A company’s knowledge of its customers can make or break it.
For marketers, there’s no bigger advantage than having an idea of what their target market’s going to be interested in, and whilst it’s not an exact science, having data is better than having no data.
When compiled correctly, predictive analytics can be extremely powerful. Major supermarkets, including Target and Tesco, use their reward programmes to track their customers purchases, giving them sophisticated information on individual people.
The information can be scarily specific, with companies even able to pinpoint whether their customers are pregnant. As we all know, our buying habits are often a reflection of our frame of mind - if a customer purchases more alcohol than normal they might be having a bad week and having this insight gives companies the opportunity, regardless of how ethical it is, to bombard their customers with relevant offers.
As mentioned before, this is not an exact science. Just because someone’s bought more alcohol than they normally would doesn’t necessarily mean that they’re depressed, it’s quite possible that they’re having friends round.
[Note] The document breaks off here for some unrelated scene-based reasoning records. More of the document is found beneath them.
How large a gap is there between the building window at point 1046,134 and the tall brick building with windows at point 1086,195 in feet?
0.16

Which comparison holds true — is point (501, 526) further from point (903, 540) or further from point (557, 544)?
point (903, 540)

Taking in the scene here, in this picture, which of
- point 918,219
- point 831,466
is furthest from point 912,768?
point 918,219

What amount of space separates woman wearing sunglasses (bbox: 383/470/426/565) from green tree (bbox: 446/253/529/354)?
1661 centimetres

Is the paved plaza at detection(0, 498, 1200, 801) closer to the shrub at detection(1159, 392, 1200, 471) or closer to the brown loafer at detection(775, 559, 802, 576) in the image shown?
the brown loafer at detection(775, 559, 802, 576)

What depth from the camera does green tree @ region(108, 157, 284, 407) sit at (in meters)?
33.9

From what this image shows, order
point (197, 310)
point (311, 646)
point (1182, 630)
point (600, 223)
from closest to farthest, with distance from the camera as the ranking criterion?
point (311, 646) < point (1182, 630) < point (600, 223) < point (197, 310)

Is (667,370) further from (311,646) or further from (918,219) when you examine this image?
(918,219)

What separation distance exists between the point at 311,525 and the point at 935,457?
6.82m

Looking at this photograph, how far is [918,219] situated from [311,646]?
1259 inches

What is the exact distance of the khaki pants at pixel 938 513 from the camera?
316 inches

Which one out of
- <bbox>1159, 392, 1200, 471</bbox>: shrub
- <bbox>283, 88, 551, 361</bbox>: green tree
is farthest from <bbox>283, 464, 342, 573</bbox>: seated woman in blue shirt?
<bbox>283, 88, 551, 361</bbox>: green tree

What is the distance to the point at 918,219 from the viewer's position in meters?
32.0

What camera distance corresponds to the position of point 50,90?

With this type of scenario, additional data normally makes the scenario clearer.
Although analytics are an essential tool in any marketers toolbox, relying on it too reasily is not recommended either as the intuition of experienced marketers still holds real value. Due to this, the best scenario is to blend the two together and to supplement the data with real life experiences.
It’s unlikely that many successful companies will be without some kind of analytics programme. We’re in 2015 and companies that ignore analytics are at real risk of being left behind their competitors. In truth, I'm sure that most established players have invested in some form of analytics programme by now.
Now comes the difficult part, using the programmes effectively.